* Exercise objective *
The line containing "kingdom: Animalia" and every line after it to the end of the records: set those down exactly, without any pictures.
▬▬▬▬▬▬▬▬▬▬
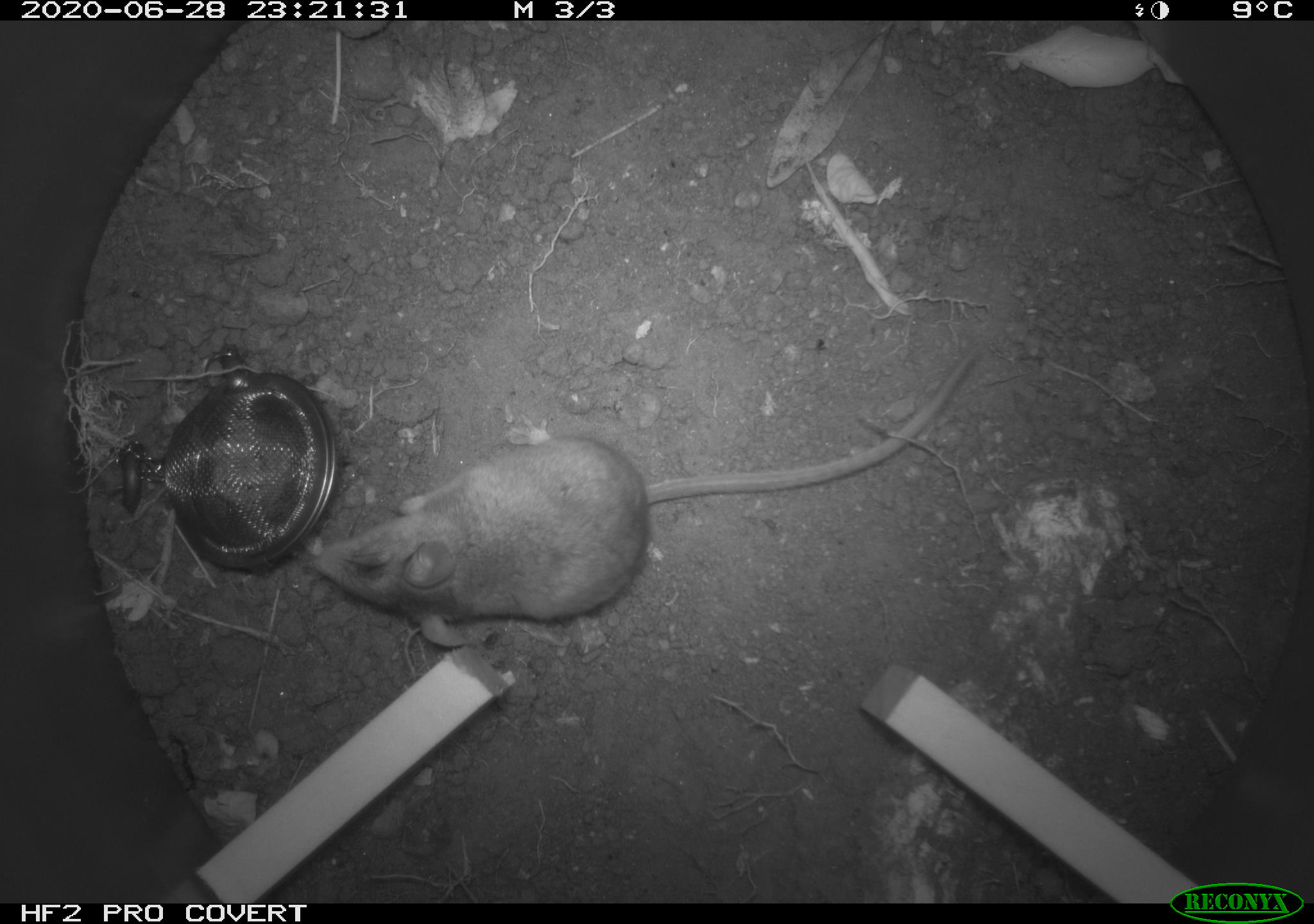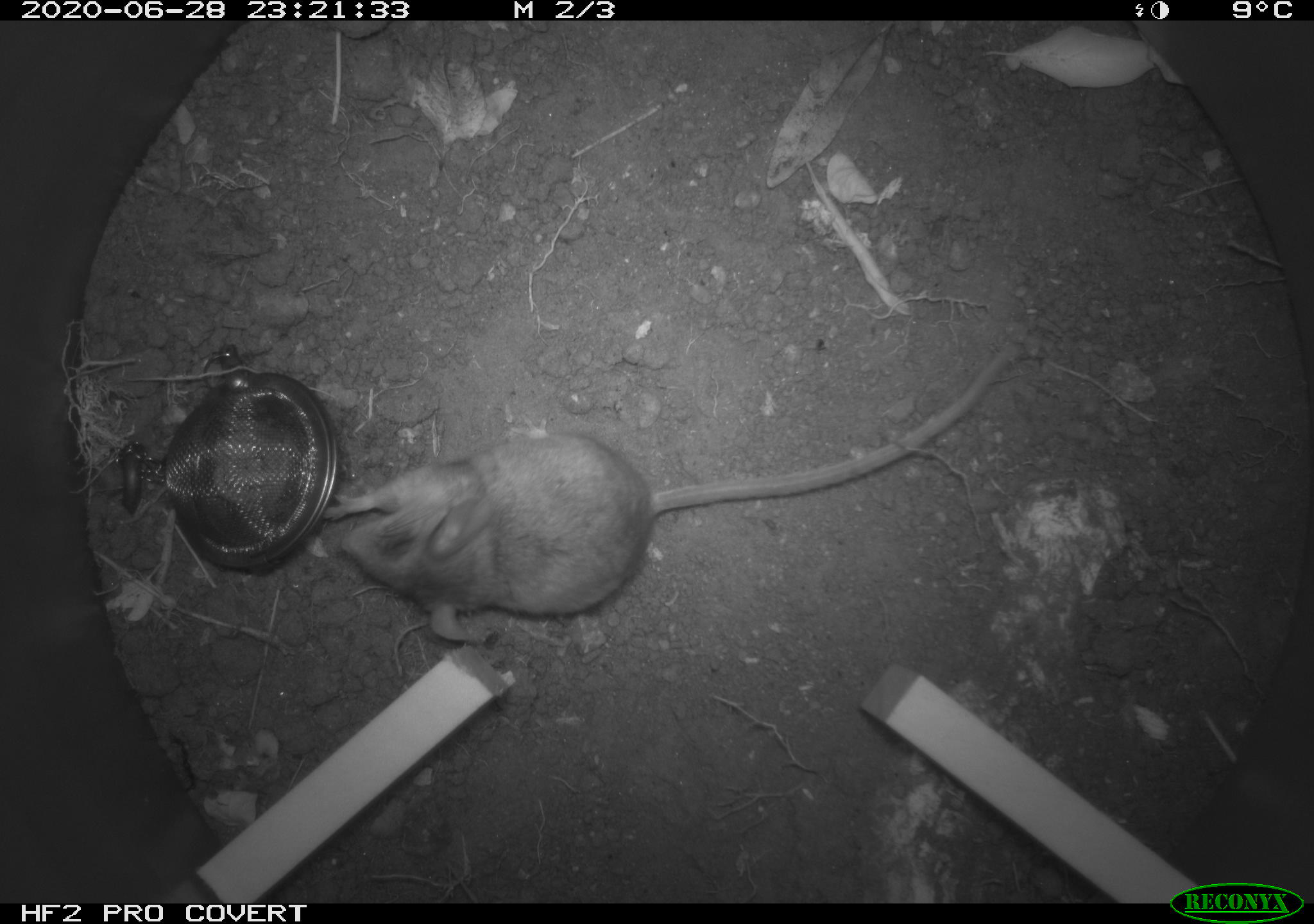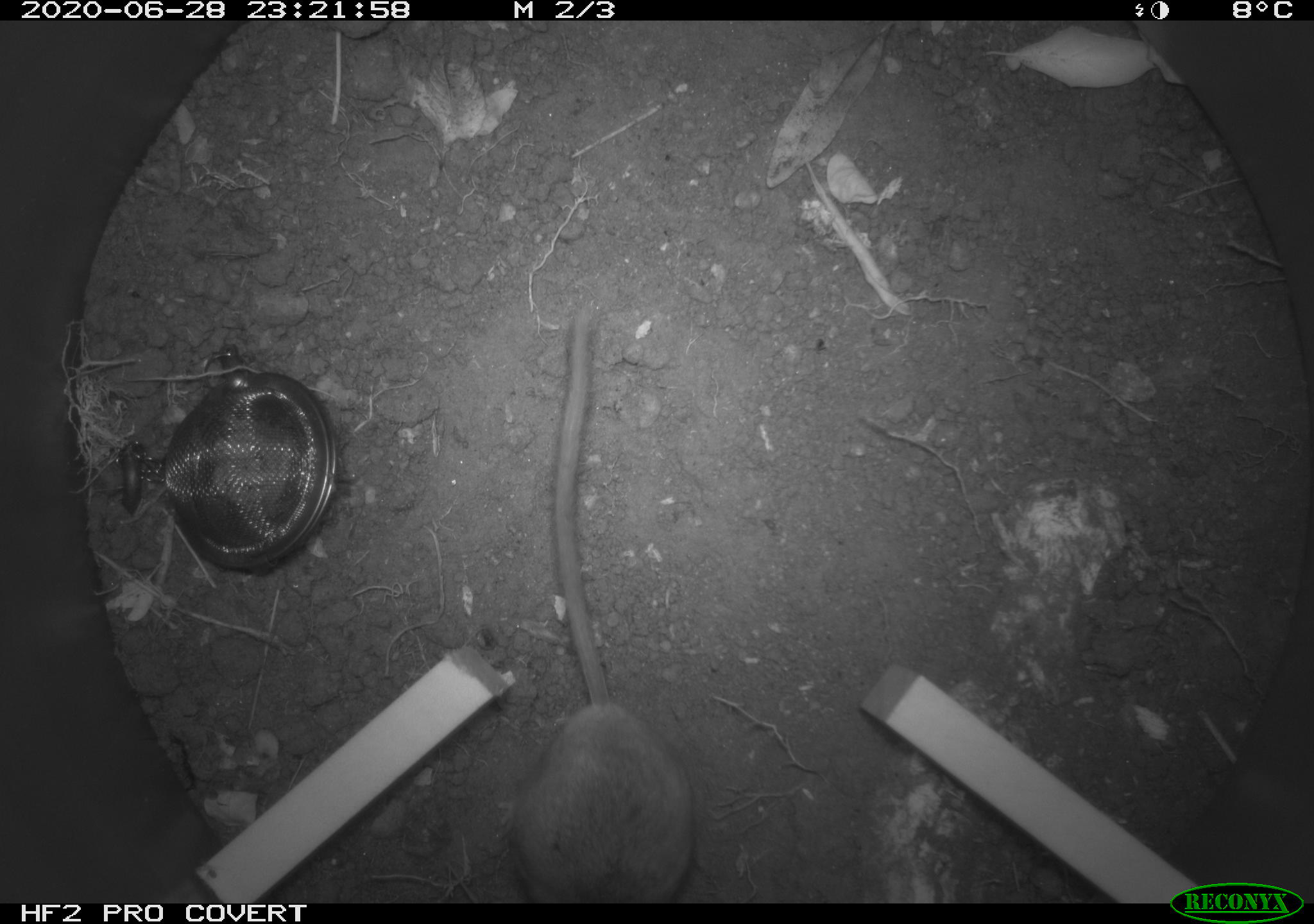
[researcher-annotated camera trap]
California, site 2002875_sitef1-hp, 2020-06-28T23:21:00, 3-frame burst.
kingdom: Animalia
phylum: Chordata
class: Mammalia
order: Rodentia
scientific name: Rodentia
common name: rodent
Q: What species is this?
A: Rodent (Rodentia).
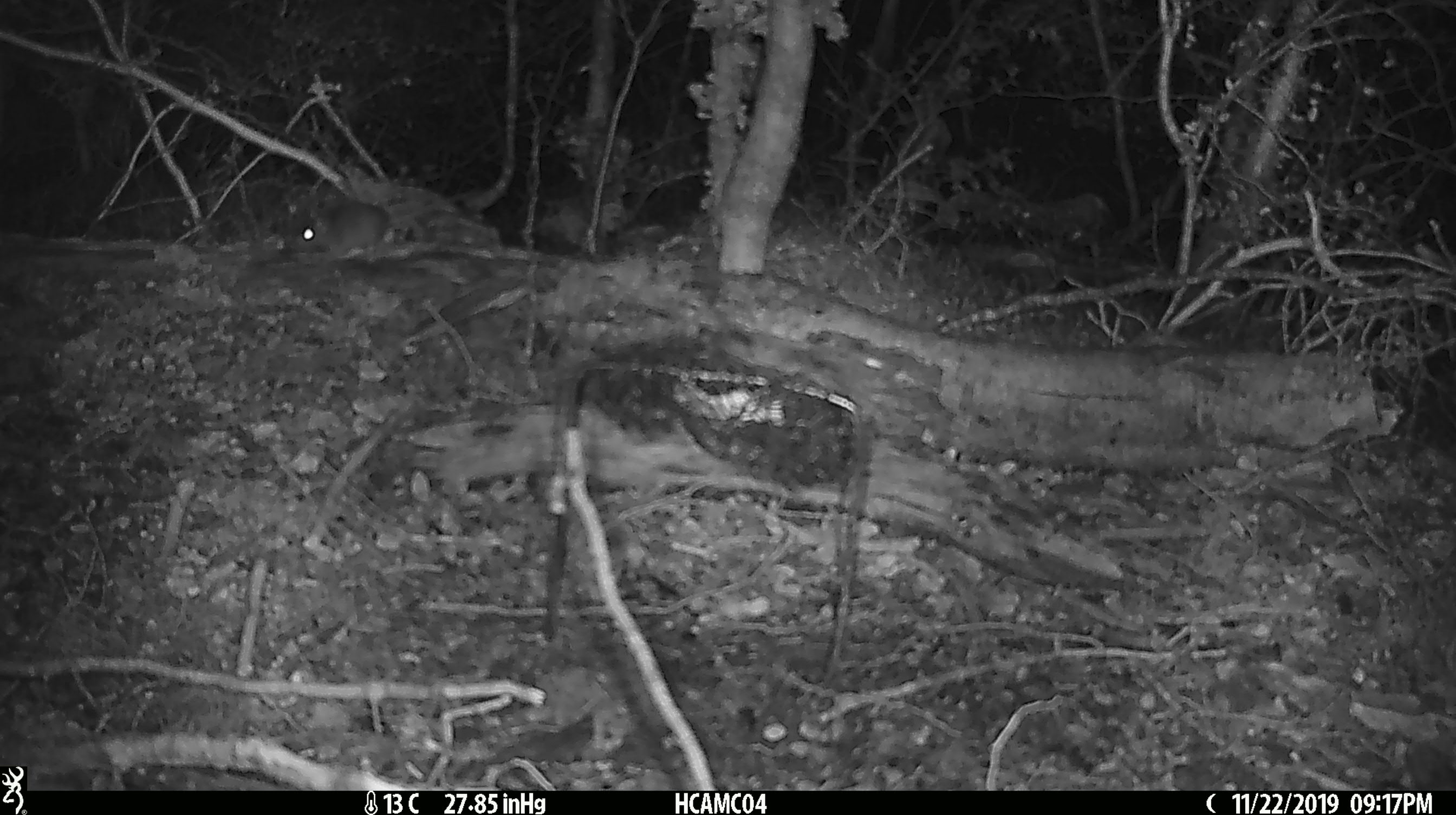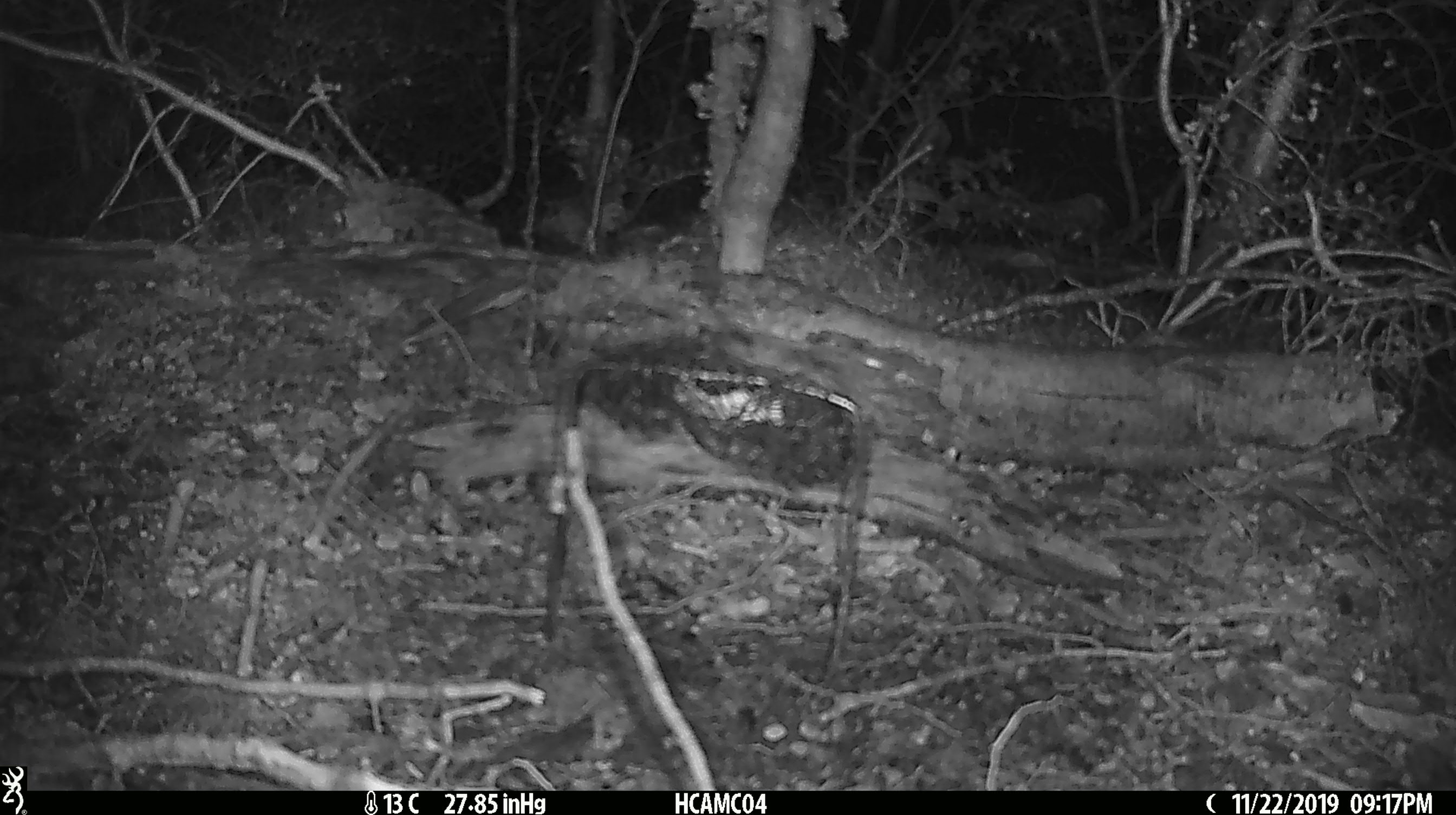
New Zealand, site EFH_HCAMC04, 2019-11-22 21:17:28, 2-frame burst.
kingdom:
▬▬▬▬▬▬▬▬▬▬
* Response to the task *
kingdom: Animalia
phylum: Chordata
class: Mammalia
order: Rodentia
scientific name: Rodentia
common name: rodent
Q: What species is this?
A: Rodent (Rodentia).
New Zealand, site EFH_HCAMC04, 2019-11-22 21:17:28, 2-frame burst.
kingdom:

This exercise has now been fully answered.